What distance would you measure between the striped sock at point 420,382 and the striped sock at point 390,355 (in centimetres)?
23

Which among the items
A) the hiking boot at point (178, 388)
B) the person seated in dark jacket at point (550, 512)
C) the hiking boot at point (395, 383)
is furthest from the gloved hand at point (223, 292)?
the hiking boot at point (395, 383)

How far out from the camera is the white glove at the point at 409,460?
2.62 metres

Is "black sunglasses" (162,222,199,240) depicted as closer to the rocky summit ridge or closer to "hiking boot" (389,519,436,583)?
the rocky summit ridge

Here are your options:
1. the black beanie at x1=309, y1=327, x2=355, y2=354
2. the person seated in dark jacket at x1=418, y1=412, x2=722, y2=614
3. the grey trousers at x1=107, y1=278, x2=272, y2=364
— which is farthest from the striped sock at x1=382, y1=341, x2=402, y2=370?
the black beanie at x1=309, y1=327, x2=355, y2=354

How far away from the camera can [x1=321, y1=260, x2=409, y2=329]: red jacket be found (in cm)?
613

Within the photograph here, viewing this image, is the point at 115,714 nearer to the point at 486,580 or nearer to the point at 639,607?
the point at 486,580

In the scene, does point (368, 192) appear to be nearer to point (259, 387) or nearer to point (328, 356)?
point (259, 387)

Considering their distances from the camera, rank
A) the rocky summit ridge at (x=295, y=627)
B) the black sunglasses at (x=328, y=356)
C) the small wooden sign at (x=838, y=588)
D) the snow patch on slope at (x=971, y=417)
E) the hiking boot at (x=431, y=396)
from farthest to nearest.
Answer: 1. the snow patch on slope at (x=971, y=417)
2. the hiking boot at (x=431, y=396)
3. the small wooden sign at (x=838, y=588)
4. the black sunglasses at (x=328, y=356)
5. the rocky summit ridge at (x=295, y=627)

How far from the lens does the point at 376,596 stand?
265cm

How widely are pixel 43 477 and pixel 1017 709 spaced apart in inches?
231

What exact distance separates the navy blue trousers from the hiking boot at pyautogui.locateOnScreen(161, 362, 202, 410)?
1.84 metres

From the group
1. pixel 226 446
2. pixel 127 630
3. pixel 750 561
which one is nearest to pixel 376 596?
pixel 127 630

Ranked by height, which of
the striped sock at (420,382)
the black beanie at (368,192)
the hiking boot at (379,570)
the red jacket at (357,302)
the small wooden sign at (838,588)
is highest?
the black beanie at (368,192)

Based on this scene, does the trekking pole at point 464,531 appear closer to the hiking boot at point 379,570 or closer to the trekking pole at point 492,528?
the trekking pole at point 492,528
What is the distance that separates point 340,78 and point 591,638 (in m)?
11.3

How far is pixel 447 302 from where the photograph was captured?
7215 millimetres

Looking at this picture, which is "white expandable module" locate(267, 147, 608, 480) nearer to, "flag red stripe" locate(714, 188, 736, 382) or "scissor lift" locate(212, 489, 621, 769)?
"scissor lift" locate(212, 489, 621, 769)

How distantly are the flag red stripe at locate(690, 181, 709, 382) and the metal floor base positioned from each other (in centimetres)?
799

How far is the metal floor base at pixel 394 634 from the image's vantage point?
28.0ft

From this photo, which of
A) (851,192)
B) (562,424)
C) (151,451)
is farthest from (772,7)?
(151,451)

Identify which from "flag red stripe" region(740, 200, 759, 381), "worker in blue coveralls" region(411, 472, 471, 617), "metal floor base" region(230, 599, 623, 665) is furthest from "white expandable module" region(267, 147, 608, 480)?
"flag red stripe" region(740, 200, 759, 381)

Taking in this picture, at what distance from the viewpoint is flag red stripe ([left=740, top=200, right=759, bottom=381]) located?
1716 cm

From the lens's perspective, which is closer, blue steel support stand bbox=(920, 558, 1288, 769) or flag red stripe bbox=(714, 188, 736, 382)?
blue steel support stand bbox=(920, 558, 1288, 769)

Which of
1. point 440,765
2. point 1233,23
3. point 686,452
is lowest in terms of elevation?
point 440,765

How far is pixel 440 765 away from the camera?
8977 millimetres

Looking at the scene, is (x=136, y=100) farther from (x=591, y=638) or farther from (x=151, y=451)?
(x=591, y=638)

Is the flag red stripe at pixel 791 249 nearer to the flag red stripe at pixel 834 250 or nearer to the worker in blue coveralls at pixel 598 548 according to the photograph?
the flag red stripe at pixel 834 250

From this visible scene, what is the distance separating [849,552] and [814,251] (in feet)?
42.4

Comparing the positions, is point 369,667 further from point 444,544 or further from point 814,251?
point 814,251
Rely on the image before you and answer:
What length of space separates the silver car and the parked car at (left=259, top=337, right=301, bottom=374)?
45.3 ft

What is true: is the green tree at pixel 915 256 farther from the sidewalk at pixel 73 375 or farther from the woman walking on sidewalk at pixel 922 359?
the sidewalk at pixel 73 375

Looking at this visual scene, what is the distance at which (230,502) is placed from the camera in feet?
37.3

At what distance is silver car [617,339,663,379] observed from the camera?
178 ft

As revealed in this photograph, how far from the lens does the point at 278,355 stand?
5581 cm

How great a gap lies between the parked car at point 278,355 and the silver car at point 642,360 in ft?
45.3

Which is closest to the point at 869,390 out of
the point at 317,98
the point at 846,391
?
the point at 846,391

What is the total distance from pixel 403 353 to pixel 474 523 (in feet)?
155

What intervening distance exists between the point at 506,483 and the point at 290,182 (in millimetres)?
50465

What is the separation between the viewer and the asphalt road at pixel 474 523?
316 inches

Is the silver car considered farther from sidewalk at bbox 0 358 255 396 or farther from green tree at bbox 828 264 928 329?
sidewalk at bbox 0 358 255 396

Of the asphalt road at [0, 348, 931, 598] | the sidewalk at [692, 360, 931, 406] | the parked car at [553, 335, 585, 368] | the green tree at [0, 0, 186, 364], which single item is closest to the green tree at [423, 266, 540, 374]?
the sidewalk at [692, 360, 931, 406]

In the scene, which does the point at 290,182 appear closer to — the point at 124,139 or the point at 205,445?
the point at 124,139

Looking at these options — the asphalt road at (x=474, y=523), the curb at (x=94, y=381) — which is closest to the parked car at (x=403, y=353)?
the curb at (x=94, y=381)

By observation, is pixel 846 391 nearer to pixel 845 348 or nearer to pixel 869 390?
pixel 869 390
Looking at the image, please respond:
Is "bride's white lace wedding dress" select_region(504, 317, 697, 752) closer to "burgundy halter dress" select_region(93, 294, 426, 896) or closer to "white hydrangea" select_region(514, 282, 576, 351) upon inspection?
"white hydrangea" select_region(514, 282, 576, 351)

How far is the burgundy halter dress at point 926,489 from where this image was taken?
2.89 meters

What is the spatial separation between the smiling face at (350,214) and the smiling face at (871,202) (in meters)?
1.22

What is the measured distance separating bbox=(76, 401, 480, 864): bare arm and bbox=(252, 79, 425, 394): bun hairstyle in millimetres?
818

* Direction *
Copy out, word for word, the lines from the one containing "How widely are" to the one containing "7215 millimetres", including both of those lines.

* Written response *
How widely are pixel 43 477 and pixel 1017 709 spaced apart in inches?
231

What exact distance separates the navy blue trousers from the hiking boot at pyautogui.locateOnScreen(161, 362, 202, 410)?
1.84 metres

From the group
1. pixel 226 446
2. pixel 127 630
3. pixel 750 561
which one is nearest to pixel 376 596?
pixel 127 630

Ranked by height, which of
the striped sock at (420,382)
the black beanie at (368,192)
the hiking boot at (379,570)
the red jacket at (357,302)
the small wooden sign at (838,588)
is highest?
the black beanie at (368,192)

Based on this scene, does the trekking pole at point 464,531 appear closer to the hiking boot at point 379,570 or closer to the trekking pole at point 492,528?
the trekking pole at point 492,528
What is the distance that separates point 340,78 and point 591,638 (in m)?
11.3

How far is pixel 447 302 from where the photograph was captured?
7215 millimetres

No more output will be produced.